When Dad was 22, he had never been on an airplane or been anywhere but Ohio. He was a farm boy before World War II.

He was processed through Dayton at Wright-Patterson with thousands of other farm boys, and I guess that’s where he got a few days of training to be an air traffic controller.

Then he was shipped off to Burtonwood Air Base in England, the largest airfield in Europe during the war. It was taken over by the U.S. Army Air Force in 1942, to become a servicing center for its combat planes, and by the end of the war 18,000 servicemen were there.

I have a photo album that contains Dad’s pictures from Burtonwood. It’s full of wrecked planes.

I never saw this album as a kid. My sisters did, but by the time I was old enough to look at it, Dad had put it away, along with most of his war stories.

For Memorial Day, I looked at the album to try and understand those photos.

“We three and now just me,” Dad wrote on the back. (He’s on the right) “Chuck is in the States and Ralph is a gunner.”

There are shots of planes taking off and landing, and casual scenes around the air base. There are photos of Dad and other GIs relaxing on the base, in nearby Warrington, or in other English cities. They had months to be tourists after the war was over, while they were waiting to be shipped home.

About a third of the photos are the remainders of planes. Many of these photos are marked RESTRICTED. Dad told my sister Ann that it was illegal for him to have them, but he never said how he got them, or why.

Burtonwood 3

The planes look so frail, even the intact ones. They flew with propellers and they look like toys. Easily destroyed.

Cockpits crumpled. Landing gear a mass of metal – or knocked off completely. Bent propellers. Nose broken off. Bare bones of a burnt frame. Wings missing, engines in a mangled heap. Scattered parts barely discernible as a plane, across an expanse of a field.

Burtonwood 4

Burtonwood was hit at least a couple times by Nazi bombers. Some of the planes in the photos may have been damaged then, or by enemy fire on a run. Some might be from crashes elsewhere in England. The rest probably wrecked on takeoff or landing at Burtonwood.

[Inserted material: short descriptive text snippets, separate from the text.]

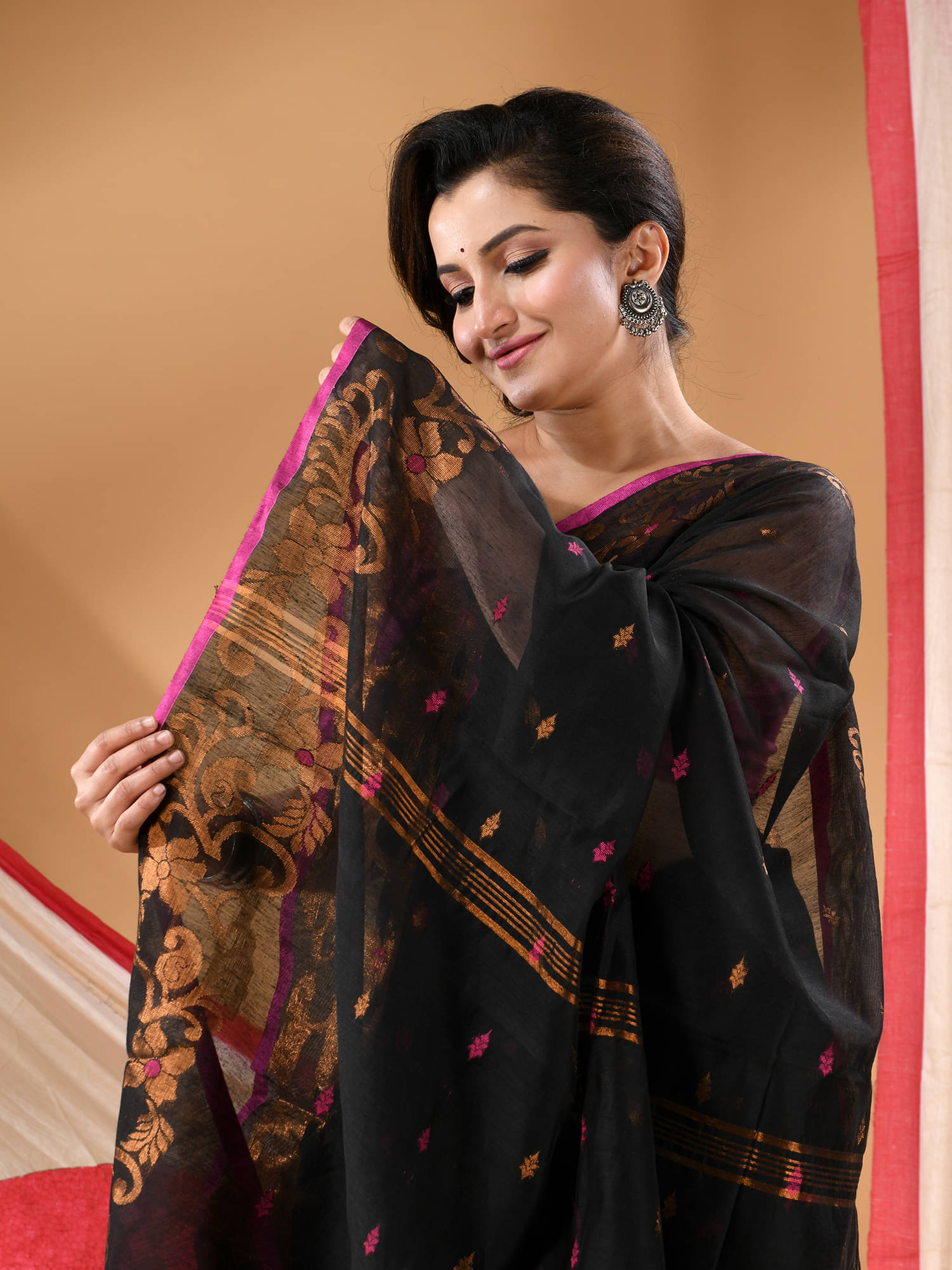     			Desh Bidesh Cotton Silk Self Design Regular Saree With Unstitched Blouse Piece ( Black )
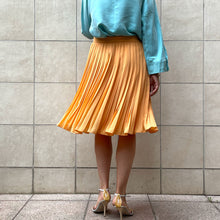Load image into Gallery viewer, Gonna Escada by Magaretha Ley plissettata 80s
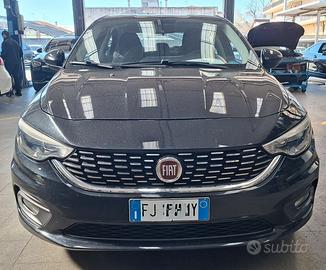 Fiat Tipo 1.4 4 porte Easy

While the pilots may have escaped some of the crashes, many clearly had no survivors.

Air traffic control must have been a hellish job for a farm boy. It’s extremely stressful even at a peacetime domestic airport.

Dad must have been on duty during some of these wrecks.

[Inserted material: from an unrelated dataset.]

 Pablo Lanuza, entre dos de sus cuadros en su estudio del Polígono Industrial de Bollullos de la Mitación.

The one story I always remember him telling was about the guy who got his head chopped off by a propeller. Sun glare in his eyes, a noisy, busy airfield. Probably happened more than once.

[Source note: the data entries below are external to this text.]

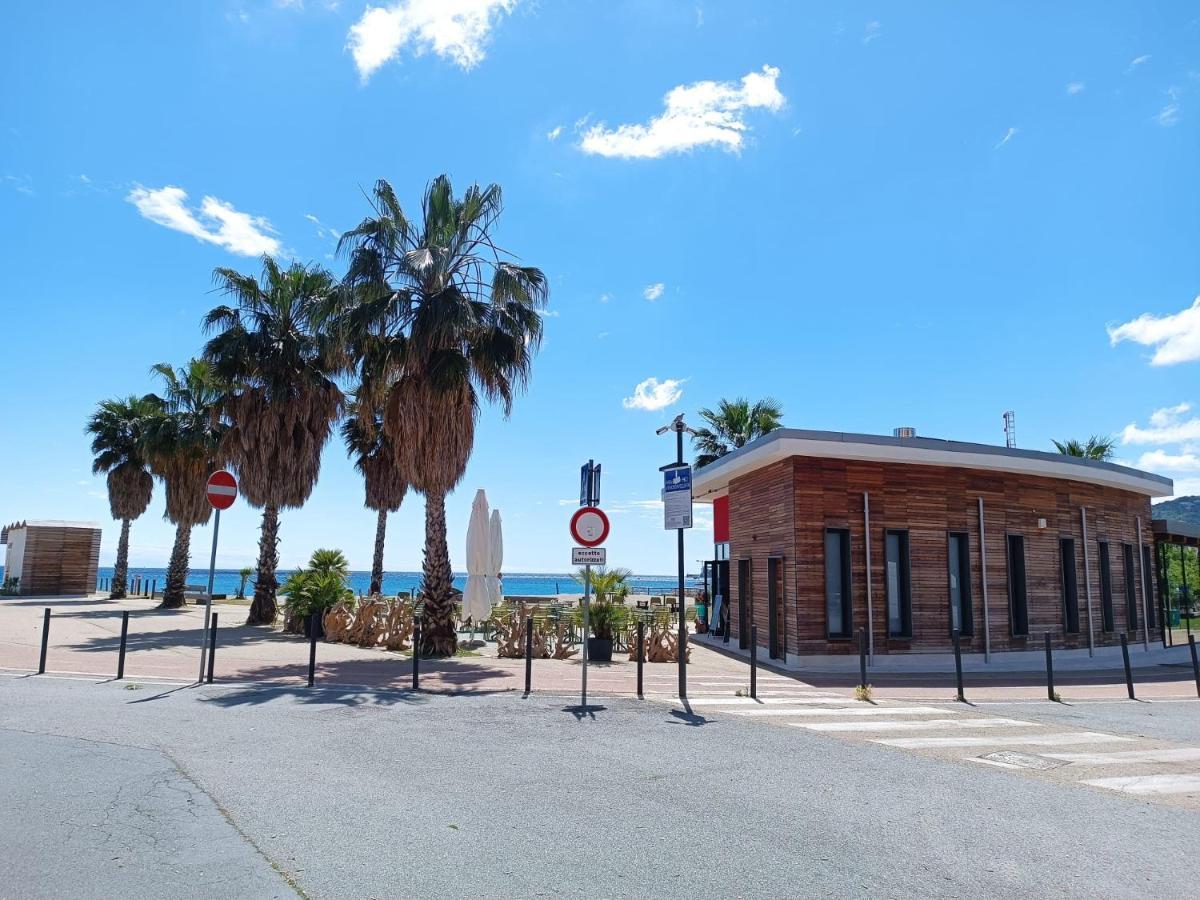 Lamberti Beach Apartment - 150 M From The Sea - Just Renewed - Wifi Savona Exteriér fotografie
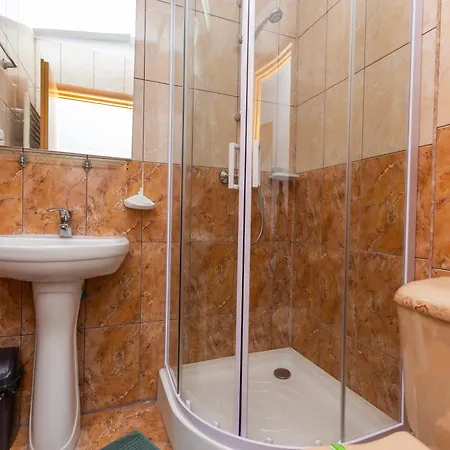 Sir Colentina 2* Boekarest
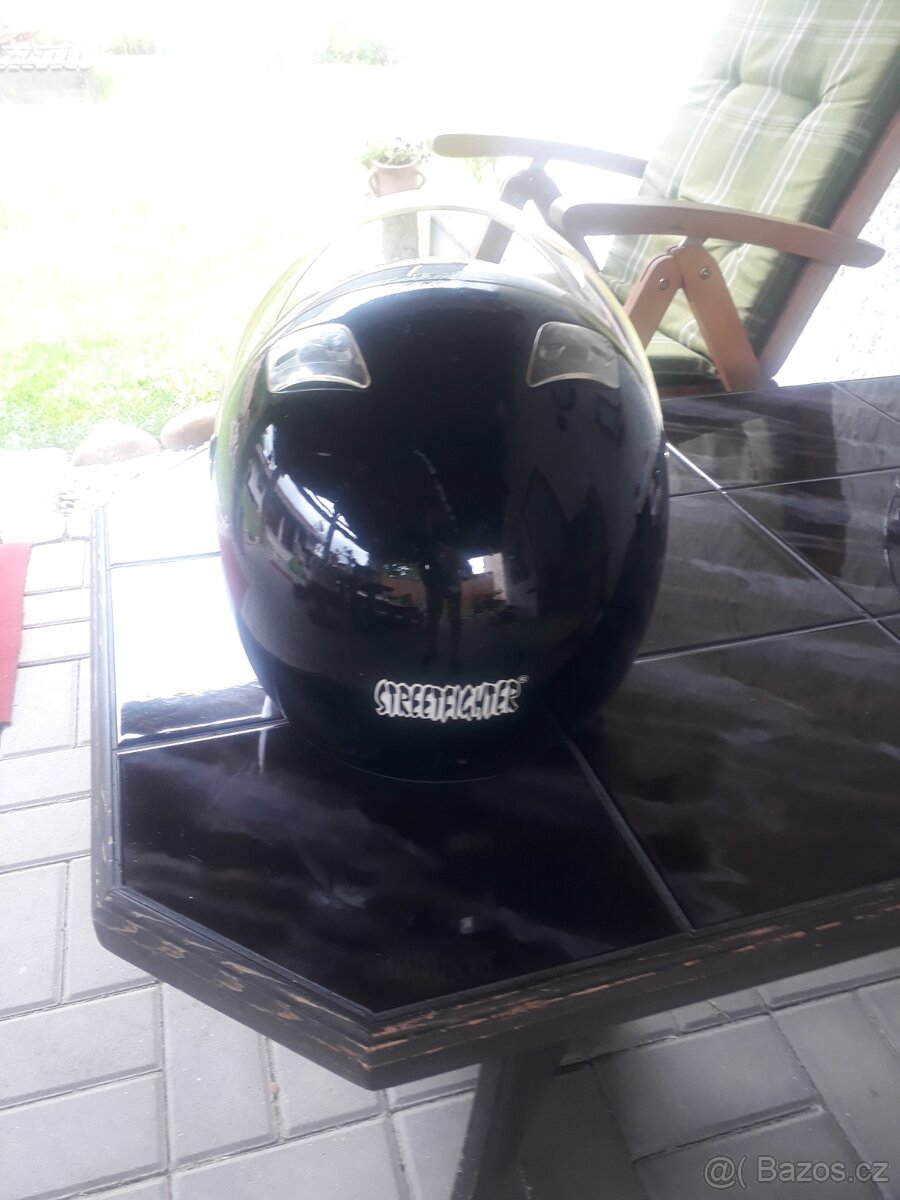Helma na motorku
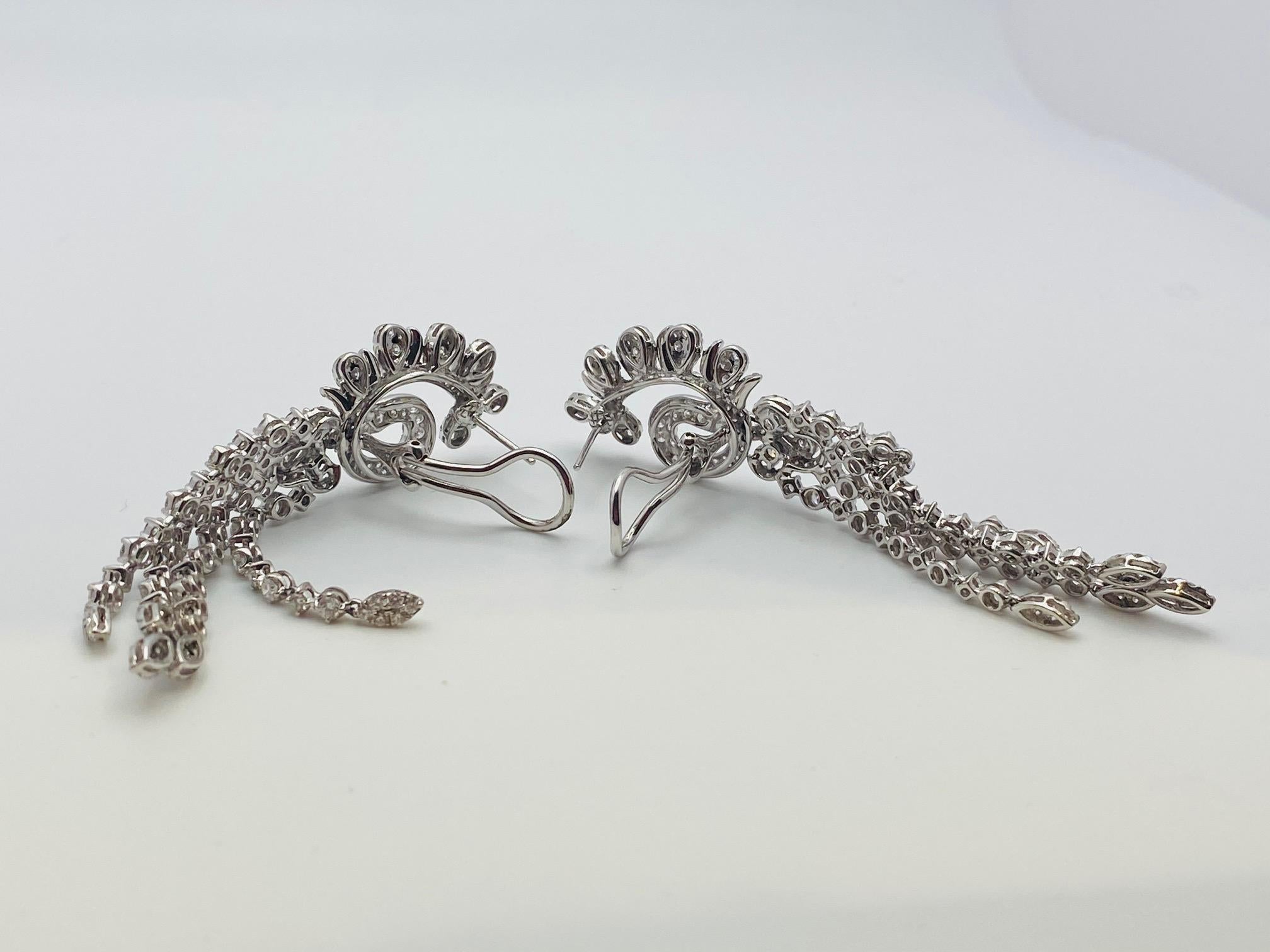 Belle Époque Style Diamond Chandelier Earrings in 18KT White Gold In New Condition For Sale In Houston, TX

It’s hard to think about people dying by accident or friendly fire during a war. We’d rather picture them taking a brave last stand against the enemy.

They are no less a part of the war and the victory.

Confusion, glare, too much noise – that’s all part of what you fight when you’re defending your freedom.

General John Logan, national commander of the Grand Army of the Republic, proclaimed May 30, 1868 as Decoration Day, to honor the dead from the Civil War. May 30 was chosen because “it wasn’t the anniversary of any particular battle.”

Today’s penny is a 1971. It was not until then that Memorial Day became a U.S. federal holiday.